▶ EXERCISES TO COMPLETE:
[a] In the post about bullying, what is the title of the new book it mentions?
[b] Condense the paragraph of the bullying post that begins "Being bullied is horrible." into a shorter version that keeps its main facts.
[c] Continue the post about bullying from its final sentence.

▶ PROVIDED PASSAGE:
Tuesday 7 April 2015


Awesome new YA author Lisa Williamson writes about a subject close to her heart…

Lisa says:
Hands up if you've ever been bullied. For the record, mine is waving madly in the air right now and I have a sneaking suspicion yours might be too. I think we've all been the victim at some point, or the bully, or even both.

Being bullied is horrible. It's lonely, confusing, exhausting. If I were King of the World, my first decree would be to eradicate bullying entirely. I was bullied when I was thirteen; my bully was a friend who turned against me, branding me a 'baby'. Embarrassed at being seen as the 'victim', I didn't tell anyone… instead I pretended to be ill day after day, so I didn't have to go to school. My bully's campaign gathered momentum, attracting other girls who joined in with the taunts; then someone alerted a teacher and within days it was all over. It took me years to realise that if I'd spoken up earlier, it's likely the bullying would never have escalated to the level it did.

Having blocked things out at the time, my memories are very hazy, but what I do remember definitely influenced certain scenes in my new book, THE ART OF BEING NORMAL. The characters David and Leo both suffer at the hands of bullies. Although I didn't experience anything like the level of pain and humiliation they go through, that sensation of being singled out as a target is universal, one that all of us can relate to. There will always be bullies, but there's never a good reason to suffer in silence. If you're being bullied, speak up and ask for help no matter how scary it may seem.

▶ INFORMATION SUPPLIED:
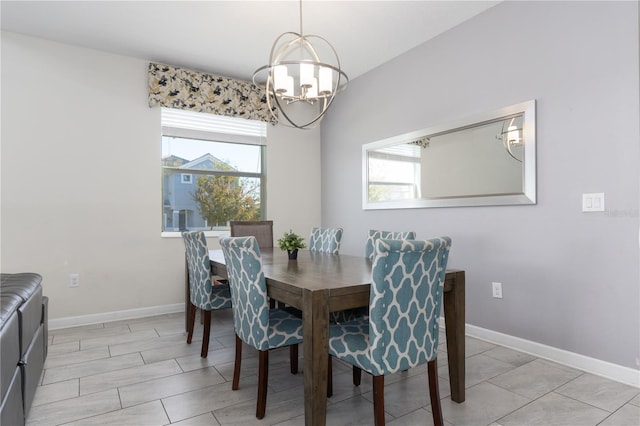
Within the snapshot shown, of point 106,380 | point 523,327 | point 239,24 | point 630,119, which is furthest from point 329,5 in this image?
point 106,380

▶ EXPECTED RESULTS:
[a] THE ART OF BEING NORMAL

[b] Being bullied is lonely, confusing and exhausting, and I would end it entirely if I could. At thirteen I was bullied by a friend who turned on me and called me a 'baby'. Too embarrassed to tell anyone, I pretended to be ill so I could skip school while other girls joined in the taunts. Once someone told a teacher, it was over within days. Years later I realized that speaking up sooner would probably have kept it from escalating.

[c]
When I'm sad or upset, the first thing I do is open a book. Sometimes we read to escape to a different world for a bit; other times we read to make sense of what's going on in our lives right now. The first book I ever read that made me think about how bullying works was Blubber by Judy Blume. It's told from the viewpoint of eleven-year-old Jill who joins her classmates in bullying an overweight girl they nickname 'Blubber'. As Jill's allegiances shift, she suddenly finds herself in the role of victim. It's a brilliant book, dark and real, and perfectly captures the loneliness and confusion of being bullied.

Here are a few more favourites that tackle the subject of bullying sensitively and truthfully, reminding us we are never alone:
Seven Days by Eve Ainsworth
A Monster Calls by Patrick Ness
Wonder by RJ Palacio
Feather Boy by Nicky Singer
Bad Girls by Jacqueline Wilson

Cathy says:
Older teens should check out Lisa Williamson's debut YA novel, The Art of Being Normal… it's a compelling, thought-provoking read. Which books about bullying have stayed with YOU? COMMENT  BELOW to have your say...


  1. I looked for this book in Waterstones today but they didn't have it. They're ordering it in though (yay!) and when I said what book it was I was looking for, the guy said "I know that book" and leapt up and ran upstairs (apparently, the YA books are upstairs now. Cruel) so I take that as an endorsement! Must be a good book.

  2. I loved Wonder. I have been bullied and could relate to many of the goingons. A lovely, poignant, raw, touching book that is sure to move you to tears. :)

    1. I loved how it was told through the eyes of a variety of characters. It would have been interesting to hear the point of view of the mother or father. There is now a book called the Julian Chapter, written with Julian as the narrator!

  3. Wonder is class and I also think the way the book is written through other peoples eyes is a great. I love Wonder and I have read it many times!

  4. I'll look out for The Art of Being Normal. :)

  5. I have been tricked by someone on my table in my form now but luckily in none of their classes but what they did was a form of bullying and girls were forcing people not to be friends with me and calling me names behind my back in primary school probably on instagram as well as in the real world and some of my friends were friends with them but I have different friends at high school now:)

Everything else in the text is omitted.